Nella maggior parte dei casi le dimenticanze sono semplicemente il segno di un fisiologico invecchiamento del cervello. Diverso se appaiono sintomi che persistono e peggiorano, quelli sono campanelli di allarme, come perdersi in strade familiari, o addirittura in casa. Altrimenti la memoria può perdere colpi anche solo per lo stress, la depressione, il dormire poco e male, il dover fare tante cose nello stesso tempo. Più che dimenticanze, spesso sono distrazioni.
A proposito di sonno. È vero che «fissa» i ricordi?
Lo si è visto in topi di laboratorio, messi in labirinti con elettrodi sul cervello per vedere quali aree si accendono: si attivano particolari neuroni che servono a capire dove si è nello spazio: le place cells, neuroni del luogo. Poi, quando il topo dorme, gli elettrodi mostrano che nel sonno si riaccendono proprio i neuroni del luogo, nell’ordine in cui si erano attivati nel labirinto. La deduzione è che il topo stia sognando e il sogno agisca come una ripetizione. Studi simili sull’uomo sono più difficili, perché andrebbero fatti con la risonanza magnetica nucleare.
Quindi dormire e sognare potenzia la memoria.
Aiutano perché fanno rivivere le esperienze diurne. Ma esiste anche una componente del sonno che serve a dimenticare le cose non importanti, a eliminare le «scorie». Negli Stati Uniti gli scienziati Giulio Tononi e Chiara Cirelli conducono su questo parecchi studi: affinché la traccia di una memoria continui, occorre rafforzare le connessioni tra neuroni, se sono tante va potenziata solo quella importante. Come urlare in una stanza affollata per farsi sentire: nel sonno succede qualcosa di simile, si «abbassano» tutte le voci meno rilevanti, restano quelle con un tono più alto. Così si dimenticano i ricordi inutili.

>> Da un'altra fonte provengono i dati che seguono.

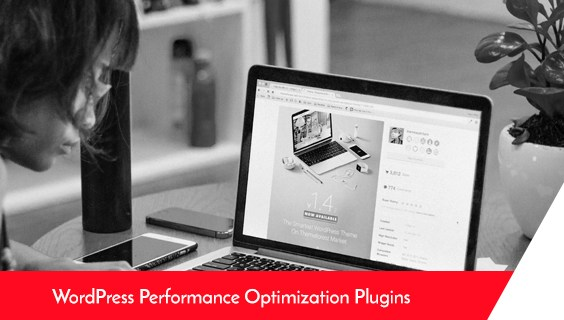 Top 10 wordPress performance optimization tips in 2019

Possiamo immaginare che le memorie siano stipate in aree distinte del cervello, come in tanti cassetti?
No, la memoria non ha un tessuto semplice, è fatta di tanti elementi, sensoriali, di auto-coscienza e percezione del sé. Un ricordo è formato da popolazioni di neuroni contemporaneamente eccitati, sparsi in più regioni del cervello connesse tra loro, che insieme concorrono a creare uno stesso ricordo.
C’è anche l’ipotesi che noi non dimentichiamo, solo non sappiamo dove ripescare i ricordi…

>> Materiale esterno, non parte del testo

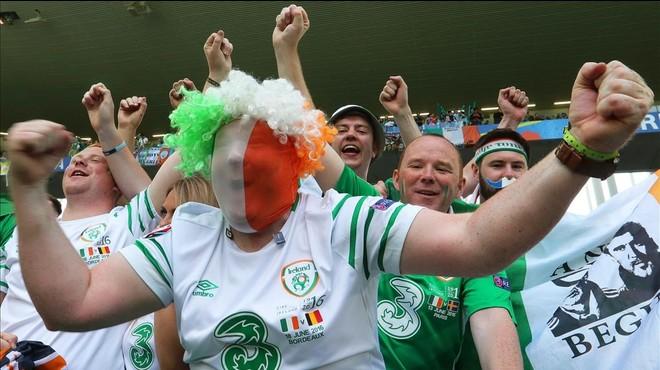 La cara i el cul dels irlandesos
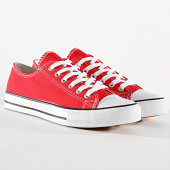 /achat-baskets-basses/classic-series-baskets-2149113-red-171789.html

A volte incastoniamo un ricordo in qualche angolo della memoria fino alla sua futura emersione. Esistono appigli per recuperare eventi del passato con gli spunti giusti. In qualche modo è la base della psicoanalisi. Ma che sia così per ogni ricordo è poco credibile e soprattutto non è dimostrabile. L’oblio, come dicevo, è funzionale. E poi è inevitabile perdere un certo numero di neuroni nella vita, anche se una certa neurogenesi esiste anche nell’adulto.
La buona memoria si eredita, come l’altezza o il colore degli occhi?
La genetica conta, ma relativamente: se ho un certo patrimonio genico aumenta la probabilità di avere le stesse potenzialità mnemoniche di mamma e papà che me lo hanno fornito. Ma la memoria è molto poligenica, cioè, dipende dalla collaborazione di molti geni. Tanto più una nostra facoltà è poligenica tanto meno è probabile che abbiamo ereditato la forma «giusta» di ogni singolo gene. Per di più la nostra memoria dipende in gran parte anche da fattori non ereditari quali l’istruzione, l’esercizio e lo stile di vita.
Come si spiegano i falsi ricordi, o i famosi déjà vu?
Avviene perché rievocando un episodio, è difficile che si stimolino esattamente gli stessi circuiti neuronali. L’ossatura della memoria è quella, ma per qualche motivo se due circuiti vicini si muovono in contemporanea, magari si saldano tra loro dando luogo al ricordo, però falsificato per così dire.
Non ricordiamo quasi mai, invece, la nostra prima infanzia. È un peccato no?
Prima dei tre anni è molto difficile: l’ippocampo, l’area che ha un ruolo chiave nella memoria, è ancora poco formato. Nell’infanzia poi nascono di continuo nuovi neuroni che si inseriscono nei circuiti preesistenti alterando le connessioni. È possibile che questo contribuisca a distruggere le memorie già formate.
Il suo primo ricordo?
Ho una vaga immagine di me che andavo al pre-asilo e le bambine più grandi mi aiutavano ad allacciarmi le scarpe. Ma non so neanche se sia veramente il primo ricordo, forse è qualcosa nato da quello che mi raccontava mia madre.